David Lindsay: A Voyage to Arcturus
This book did not sell particularly well on first release but, over the years, it has acquired a cult reputation and has been praised by many critics, despite the fact that people are unsure as to whether to classify it as science fiction or fantasy or something in-between. The story starts with a séance. The regular participants arrive, including Mrs. Trent. She announces that she has invited two of the most extraordinary individuals you ever saw to join them. These are Maskull and Nightspore. However, the séance starts before they arrive and is just starting when they are announced. As they arrive, there is a loud crash, for which there is no explanation, though Nightspore explains that is supernatural. The séance starts and the body of a man with a peculiar smile is conjured up. Suddenly a stranger enters the room and proceeds to twist the neck of the apparition, causing it to disappear. The stranger, Krag, then summons Maskull and Nightspore, whom he seems to know, out into the street with him. He ask them to come with him to Tormance, a planet that orbits Arcturus and from where the apparition apparently comes. The two agree and head up to the Starkness Observatory in Scotland, where their journey will start from. Starkness is a ruin and strange things happen there, including the noise of a drumbeat and Maskull finding it almost impossible to climb the stairs of the tower, till Krag arrives and cuts a wound in Maskull’s arm and spits in it. They then climb the tower, find a strange craft and enter it. The effect is to put Maskull to sleep.

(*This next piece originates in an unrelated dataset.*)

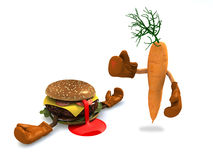 Burgers and carrot that fight. The winner is the carrot with vitamins Royalty Free Stock Images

Maskull wakes up on Tormance, alone in a desert, with new organs, including a tentacle protruding from his heart and a protuberance on his forehead. He meets a woman called Joiwind and her husband, Panawe, who help him. He has a series of adventures, meeting strange creatures whose form reflects their inner nature. He is warned of the god Surtur but looks for him as Krag had suggested he do so. He leaves Joiwind and Panawe and goes to another part of the planet, where his organs change again, after meeting Oceaxe. He kills her lover but her other lover kills her and tries to occupy Maskull’s body, whereby he reappears on Earth as the apparition he had seen at the séance. Back on Tormance he visits a variety of lands, which seem to have their own individual moral nature. He is still trying to find the true reality and avoid disillusionment but as the mask indicated by his name, the conscious man, he can go only so far. He dies and is replaced by Nightspore, who is revealed as part of the same person. Nightspore is now joined by Krag and they continue the fight against Crystalman, who is revealed to be pleasure or the Devil while Krag turns out to be pain. Nightspore and Krag must continue the fight against Crystalman, a figure whose victims can be recognised by their grin.
The plot is very convoluted and this summary cannot do it justice. Lindsay is, of course, putting forward a philosophical position. It can be summed up by saying that appearance and reality are not the same thing; that we (humans) cannot rely on one philosophy alone; and that there is not one being – a god, if you will – on whom we can rely but that it is in ourselves that we must find the courage to fight the good fight. Lindsay’s novel definitely requires more than one reading to grasp what he is saying but it is a brilliant work, well ahead of its time, and one that influenced many famous writers of this genre. At the time of its publication, it was definitely too far ahead of its time for the British public.